### Required tasks
A) Answer these questions about the post on reviewing strangers' code:
(i) How long does an organization usually bring the author in to look through a codebase?
(ii) What does the author argue that looking at unfamiliar code makes them?
(iii) Where does the author hope to travel this year?
B) Write the next part of the post on reviewing strangers' code, starting after its final sentence.

Stories about Software


Reviewing Strangers’ Code on Github

Editorial Note: I originally wrote this post for the SmartBear blog.  You can check out the original here, at their site.  While you’re there, check out some of the pieces by their other authors.

I make part of my living these days as an IT management consultant, and in this capacity, I’ve developed an interesting niche: evaluation of codebases.  Specifically, an organization’t management will bring me in to spend a week or two looking through a codebase, sizing it up, and making recommendations for what to do with it going forward (e.g. “stay the course, rework the architecture, targeted training, scrap it, etc.”)

As you might imagine, this part of my practice leads me to looking at and quickly grokking a lot of unfamiliar code.  Every few weeks, I’m squinting at strange classes, running static analysis tools, and making lists of assumptions and questions to ask the development team.  And I’ve found that this practice has benefits to me beyond helping me earn my living.  I’d argue that it makes me a better programmer.

Consider the opposite situation — one that describes an enormous cross section of industry developers.  They come in to work each day and deal with the same codebase.  This continues day in and day out for weeks, months, or even years.

This year, my wife and I are hoping to make a visit to the Galapagos Islands, which are noteworthy for the uniqueness of the wildlife there.  The animals living there have been isolated from the wider world of fauna for millions of years, and the result is that they’ve developed unique and unusual characteristics that cannot be found anywhere else.  This is what tends to happen to codebases in shops where the majority of developers work in relative isolation.  A bubble forms, and practices drift toward the unusual.

(Collected data)
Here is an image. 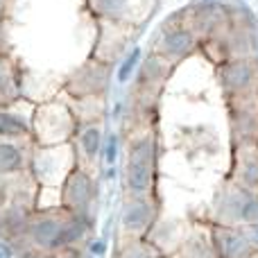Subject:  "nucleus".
<instances>
[{"mask_svg":"<svg viewBox=\"0 0 258 258\" xmlns=\"http://www.w3.org/2000/svg\"><path fill=\"white\" fill-rule=\"evenodd\" d=\"M150 163H152V145L150 141H143L134 147L129 159V183L134 190H143L150 183Z\"/></svg>","mask_w":258,"mask_h":258,"instance_id":"1","label":"nucleus"},{"mask_svg":"<svg viewBox=\"0 0 258 258\" xmlns=\"http://www.w3.org/2000/svg\"><path fill=\"white\" fill-rule=\"evenodd\" d=\"M222 249L229 258H242L249 254V242L238 233H227L222 236Z\"/></svg>","mask_w":258,"mask_h":258,"instance_id":"2","label":"nucleus"},{"mask_svg":"<svg viewBox=\"0 0 258 258\" xmlns=\"http://www.w3.org/2000/svg\"><path fill=\"white\" fill-rule=\"evenodd\" d=\"M249 80H251V68L247 66V63H236V66H231L227 73V82L233 89H242Z\"/></svg>","mask_w":258,"mask_h":258,"instance_id":"3","label":"nucleus"},{"mask_svg":"<svg viewBox=\"0 0 258 258\" xmlns=\"http://www.w3.org/2000/svg\"><path fill=\"white\" fill-rule=\"evenodd\" d=\"M190 34L188 32H177V34H170L168 41H165V48H168V52L172 54H183L186 50H190Z\"/></svg>","mask_w":258,"mask_h":258,"instance_id":"4","label":"nucleus"},{"mask_svg":"<svg viewBox=\"0 0 258 258\" xmlns=\"http://www.w3.org/2000/svg\"><path fill=\"white\" fill-rule=\"evenodd\" d=\"M18 163H21V154L16 147L0 145V172H9V170L18 168Z\"/></svg>","mask_w":258,"mask_h":258,"instance_id":"5","label":"nucleus"},{"mask_svg":"<svg viewBox=\"0 0 258 258\" xmlns=\"http://www.w3.org/2000/svg\"><path fill=\"white\" fill-rule=\"evenodd\" d=\"M36 240L43 242V245H54L57 242V236H59V227L54 222H43L36 227Z\"/></svg>","mask_w":258,"mask_h":258,"instance_id":"6","label":"nucleus"},{"mask_svg":"<svg viewBox=\"0 0 258 258\" xmlns=\"http://www.w3.org/2000/svg\"><path fill=\"white\" fill-rule=\"evenodd\" d=\"M25 125L18 118L9 116V113H0V134L3 136H14V134H23Z\"/></svg>","mask_w":258,"mask_h":258,"instance_id":"7","label":"nucleus"},{"mask_svg":"<svg viewBox=\"0 0 258 258\" xmlns=\"http://www.w3.org/2000/svg\"><path fill=\"white\" fill-rule=\"evenodd\" d=\"M86 197H89V183H86L82 177H77L71 186V200L73 202H84Z\"/></svg>","mask_w":258,"mask_h":258,"instance_id":"8","label":"nucleus"},{"mask_svg":"<svg viewBox=\"0 0 258 258\" xmlns=\"http://www.w3.org/2000/svg\"><path fill=\"white\" fill-rule=\"evenodd\" d=\"M82 143H84L86 154L93 156L95 152H98V145H100V132L98 129H89V132L84 134V138H82Z\"/></svg>","mask_w":258,"mask_h":258,"instance_id":"9","label":"nucleus"},{"mask_svg":"<svg viewBox=\"0 0 258 258\" xmlns=\"http://www.w3.org/2000/svg\"><path fill=\"white\" fill-rule=\"evenodd\" d=\"M141 59V50H134L132 54L125 59V63H122V68H120V73H118V80L120 82H125L129 75H132V71H134V66H136V61Z\"/></svg>","mask_w":258,"mask_h":258,"instance_id":"10","label":"nucleus"},{"mask_svg":"<svg viewBox=\"0 0 258 258\" xmlns=\"http://www.w3.org/2000/svg\"><path fill=\"white\" fill-rule=\"evenodd\" d=\"M122 7V0H100V9L102 12H116Z\"/></svg>","mask_w":258,"mask_h":258,"instance_id":"11","label":"nucleus"},{"mask_svg":"<svg viewBox=\"0 0 258 258\" xmlns=\"http://www.w3.org/2000/svg\"><path fill=\"white\" fill-rule=\"evenodd\" d=\"M116 159V138H109V147H107V161Z\"/></svg>","mask_w":258,"mask_h":258,"instance_id":"12","label":"nucleus"}]
</instances>
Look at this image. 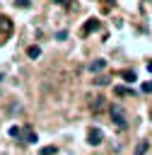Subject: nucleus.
<instances>
[{
    "instance_id": "obj_1",
    "label": "nucleus",
    "mask_w": 152,
    "mask_h": 155,
    "mask_svg": "<svg viewBox=\"0 0 152 155\" xmlns=\"http://www.w3.org/2000/svg\"><path fill=\"white\" fill-rule=\"evenodd\" d=\"M109 114H111V121L116 124V126H125V114H123V107L121 104H111L109 107Z\"/></svg>"
},
{
    "instance_id": "obj_2",
    "label": "nucleus",
    "mask_w": 152,
    "mask_h": 155,
    "mask_svg": "<svg viewBox=\"0 0 152 155\" xmlns=\"http://www.w3.org/2000/svg\"><path fill=\"white\" fill-rule=\"evenodd\" d=\"M99 27H101V24H99V19H97V17H89V19L82 24V29H80V36H89V34H92V31H97Z\"/></svg>"
},
{
    "instance_id": "obj_3",
    "label": "nucleus",
    "mask_w": 152,
    "mask_h": 155,
    "mask_svg": "<svg viewBox=\"0 0 152 155\" xmlns=\"http://www.w3.org/2000/svg\"><path fill=\"white\" fill-rule=\"evenodd\" d=\"M101 140H104V131L97 128V126H92V128L87 131V143H89V145H99Z\"/></svg>"
},
{
    "instance_id": "obj_4",
    "label": "nucleus",
    "mask_w": 152,
    "mask_h": 155,
    "mask_svg": "<svg viewBox=\"0 0 152 155\" xmlns=\"http://www.w3.org/2000/svg\"><path fill=\"white\" fill-rule=\"evenodd\" d=\"M87 68H89L92 73H101V70H106V61H104V58H97V61H92Z\"/></svg>"
},
{
    "instance_id": "obj_5",
    "label": "nucleus",
    "mask_w": 152,
    "mask_h": 155,
    "mask_svg": "<svg viewBox=\"0 0 152 155\" xmlns=\"http://www.w3.org/2000/svg\"><path fill=\"white\" fill-rule=\"evenodd\" d=\"M147 148H150V143H147V140H140V143L135 145V153H133V155H145Z\"/></svg>"
},
{
    "instance_id": "obj_6",
    "label": "nucleus",
    "mask_w": 152,
    "mask_h": 155,
    "mask_svg": "<svg viewBox=\"0 0 152 155\" xmlns=\"http://www.w3.org/2000/svg\"><path fill=\"white\" fill-rule=\"evenodd\" d=\"M121 78H123L125 82H135V78H138V75H135V70H123V73H121Z\"/></svg>"
},
{
    "instance_id": "obj_7",
    "label": "nucleus",
    "mask_w": 152,
    "mask_h": 155,
    "mask_svg": "<svg viewBox=\"0 0 152 155\" xmlns=\"http://www.w3.org/2000/svg\"><path fill=\"white\" fill-rule=\"evenodd\" d=\"M116 94H118V97H130V94H135V92H133L130 87H116Z\"/></svg>"
},
{
    "instance_id": "obj_8",
    "label": "nucleus",
    "mask_w": 152,
    "mask_h": 155,
    "mask_svg": "<svg viewBox=\"0 0 152 155\" xmlns=\"http://www.w3.org/2000/svg\"><path fill=\"white\" fill-rule=\"evenodd\" d=\"M27 53H29V58H39V56H41V48H39V46H29Z\"/></svg>"
},
{
    "instance_id": "obj_9",
    "label": "nucleus",
    "mask_w": 152,
    "mask_h": 155,
    "mask_svg": "<svg viewBox=\"0 0 152 155\" xmlns=\"http://www.w3.org/2000/svg\"><path fill=\"white\" fill-rule=\"evenodd\" d=\"M24 138H27V143H36V133H34L31 128H27V131H24Z\"/></svg>"
},
{
    "instance_id": "obj_10",
    "label": "nucleus",
    "mask_w": 152,
    "mask_h": 155,
    "mask_svg": "<svg viewBox=\"0 0 152 155\" xmlns=\"http://www.w3.org/2000/svg\"><path fill=\"white\" fill-rule=\"evenodd\" d=\"M55 153H58V150H55L53 145H48V148H41V153H39V155H55Z\"/></svg>"
},
{
    "instance_id": "obj_11",
    "label": "nucleus",
    "mask_w": 152,
    "mask_h": 155,
    "mask_svg": "<svg viewBox=\"0 0 152 155\" xmlns=\"http://www.w3.org/2000/svg\"><path fill=\"white\" fill-rule=\"evenodd\" d=\"M7 133H10L12 138H17V136H19L22 131H19V126H10V128H7Z\"/></svg>"
},
{
    "instance_id": "obj_12",
    "label": "nucleus",
    "mask_w": 152,
    "mask_h": 155,
    "mask_svg": "<svg viewBox=\"0 0 152 155\" xmlns=\"http://www.w3.org/2000/svg\"><path fill=\"white\" fill-rule=\"evenodd\" d=\"M97 85H101V87L109 85V78H106V75H104V78H97Z\"/></svg>"
},
{
    "instance_id": "obj_13",
    "label": "nucleus",
    "mask_w": 152,
    "mask_h": 155,
    "mask_svg": "<svg viewBox=\"0 0 152 155\" xmlns=\"http://www.w3.org/2000/svg\"><path fill=\"white\" fill-rule=\"evenodd\" d=\"M142 92L150 94V92H152V82H145V85H142Z\"/></svg>"
},
{
    "instance_id": "obj_14",
    "label": "nucleus",
    "mask_w": 152,
    "mask_h": 155,
    "mask_svg": "<svg viewBox=\"0 0 152 155\" xmlns=\"http://www.w3.org/2000/svg\"><path fill=\"white\" fill-rule=\"evenodd\" d=\"M17 7H29V0H14Z\"/></svg>"
},
{
    "instance_id": "obj_15",
    "label": "nucleus",
    "mask_w": 152,
    "mask_h": 155,
    "mask_svg": "<svg viewBox=\"0 0 152 155\" xmlns=\"http://www.w3.org/2000/svg\"><path fill=\"white\" fill-rule=\"evenodd\" d=\"M55 39H60V41H63V39H68V31H58V34H55Z\"/></svg>"
},
{
    "instance_id": "obj_16",
    "label": "nucleus",
    "mask_w": 152,
    "mask_h": 155,
    "mask_svg": "<svg viewBox=\"0 0 152 155\" xmlns=\"http://www.w3.org/2000/svg\"><path fill=\"white\" fill-rule=\"evenodd\" d=\"M147 70H150V73H152V63H147Z\"/></svg>"
},
{
    "instance_id": "obj_17",
    "label": "nucleus",
    "mask_w": 152,
    "mask_h": 155,
    "mask_svg": "<svg viewBox=\"0 0 152 155\" xmlns=\"http://www.w3.org/2000/svg\"><path fill=\"white\" fill-rule=\"evenodd\" d=\"M106 2H109V5H113V2H116V0H106Z\"/></svg>"
}]
</instances>
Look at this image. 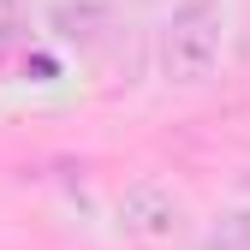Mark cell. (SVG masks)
<instances>
[{
    "label": "cell",
    "mask_w": 250,
    "mask_h": 250,
    "mask_svg": "<svg viewBox=\"0 0 250 250\" xmlns=\"http://www.w3.org/2000/svg\"><path fill=\"white\" fill-rule=\"evenodd\" d=\"M221 48H227V24L214 0H185L173 6V18L161 24V78L167 83H208L214 66H221Z\"/></svg>",
    "instance_id": "6da1fadb"
},
{
    "label": "cell",
    "mask_w": 250,
    "mask_h": 250,
    "mask_svg": "<svg viewBox=\"0 0 250 250\" xmlns=\"http://www.w3.org/2000/svg\"><path fill=\"white\" fill-rule=\"evenodd\" d=\"M125 221H131L137 232H149V238H161V232L179 227V203L161 191V185H137V191L125 197Z\"/></svg>",
    "instance_id": "7a4b0ae2"
},
{
    "label": "cell",
    "mask_w": 250,
    "mask_h": 250,
    "mask_svg": "<svg viewBox=\"0 0 250 250\" xmlns=\"http://www.w3.org/2000/svg\"><path fill=\"white\" fill-rule=\"evenodd\" d=\"M214 250H250V214H232L221 227V238H214Z\"/></svg>",
    "instance_id": "3957f363"
}]
</instances>
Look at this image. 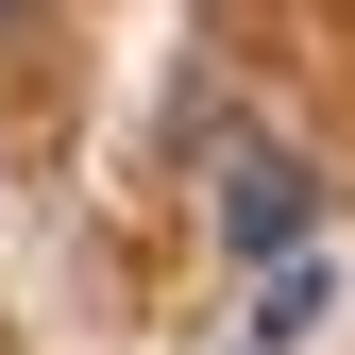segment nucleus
Segmentation results:
<instances>
[{"label":"nucleus","mask_w":355,"mask_h":355,"mask_svg":"<svg viewBox=\"0 0 355 355\" xmlns=\"http://www.w3.org/2000/svg\"><path fill=\"white\" fill-rule=\"evenodd\" d=\"M220 237H237L254 271L304 254V237H322V169H304L288 136H237V153H220Z\"/></svg>","instance_id":"f257e3e1"},{"label":"nucleus","mask_w":355,"mask_h":355,"mask_svg":"<svg viewBox=\"0 0 355 355\" xmlns=\"http://www.w3.org/2000/svg\"><path fill=\"white\" fill-rule=\"evenodd\" d=\"M322 304H338L322 254H271V271H254V304H237V355H304V322H322Z\"/></svg>","instance_id":"f03ea898"},{"label":"nucleus","mask_w":355,"mask_h":355,"mask_svg":"<svg viewBox=\"0 0 355 355\" xmlns=\"http://www.w3.org/2000/svg\"><path fill=\"white\" fill-rule=\"evenodd\" d=\"M17 17H34V0H0V34H17Z\"/></svg>","instance_id":"7ed1b4c3"}]
</instances>
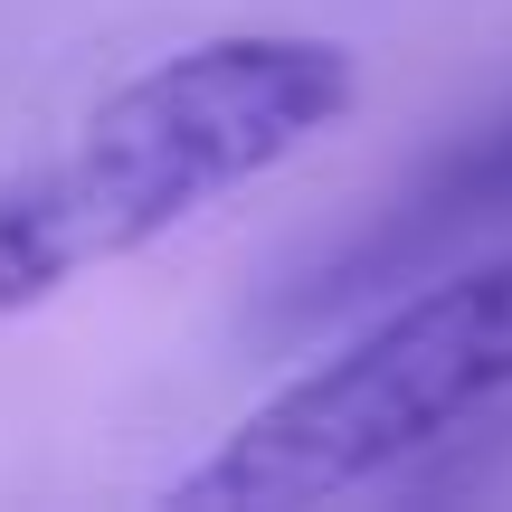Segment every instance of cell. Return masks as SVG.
Here are the masks:
<instances>
[{
    "instance_id": "cell-1",
    "label": "cell",
    "mask_w": 512,
    "mask_h": 512,
    "mask_svg": "<svg viewBox=\"0 0 512 512\" xmlns=\"http://www.w3.org/2000/svg\"><path fill=\"white\" fill-rule=\"evenodd\" d=\"M351 48L294 29L190 38L76 124V143L0 190V313L48 304L86 266L190 228L209 200L266 181L275 162L351 114Z\"/></svg>"
},
{
    "instance_id": "cell-2",
    "label": "cell",
    "mask_w": 512,
    "mask_h": 512,
    "mask_svg": "<svg viewBox=\"0 0 512 512\" xmlns=\"http://www.w3.org/2000/svg\"><path fill=\"white\" fill-rule=\"evenodd\" d=\"M494 399H512V256L399 294L332 361H313L266 408H247L219 437V456L171 484V503L266 512V503L351 494V484L408 465L418 446L456 437Z\"/></svg>"
},
{
    "instance_id": "cell-3",
    "label": "cell",
    "mask_w": 512,
    "mask_h": 512,
    "mask_svg": "<svg viewBox=\"0 0 512 512\" xmlns=\"http://www.w3.org/2000/svg\"><path fill=\"white\" fill-rule=\"evenodd\" d=\"M494 228H512V105L494 114V124L456 133L408 190H389L380 219H370L361 238L332 247L294 304L332 313V304H361V294H389V285H408V275L446 266L456 247L494 238Z\"/></svg>"
}]
</instances>
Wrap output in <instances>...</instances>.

### Answers to the exercise
A)
(i) A week or two.
(ii) A better programmer.
(iii) The Galapagos Islands.

B)
For an individual, this isolation tends to put a damper on skill acquisition and can even be career limiting.  It’s the polar opposite of the situation in which I find myself — constantly immersed in unfamiliar code.  So how can you remedy the isolation if your professional life shows you the same code in day in and day out?  (Without drastic career moves, that is).  Well, the dead simplest thing I can think of is to seek out and review other people’s code.  And to do that, there’s no better place to go than Github.

Here’s what you can do.  Every few weeks or so, poke around idly on Github, searching for random codebases in your language of choice.  Big or small, popular or niche, active or forgotten — it really doesn’t matter much.  They just need to be different and new.

Once you’ve found one (and just about any one will do), clone it and get the code locally on your machine.  Open it up in your IDE/editor/environment of choice, and start looking around.  If you start to perform this exercise with some regularity, here are some benefits that you can expect, in my experience.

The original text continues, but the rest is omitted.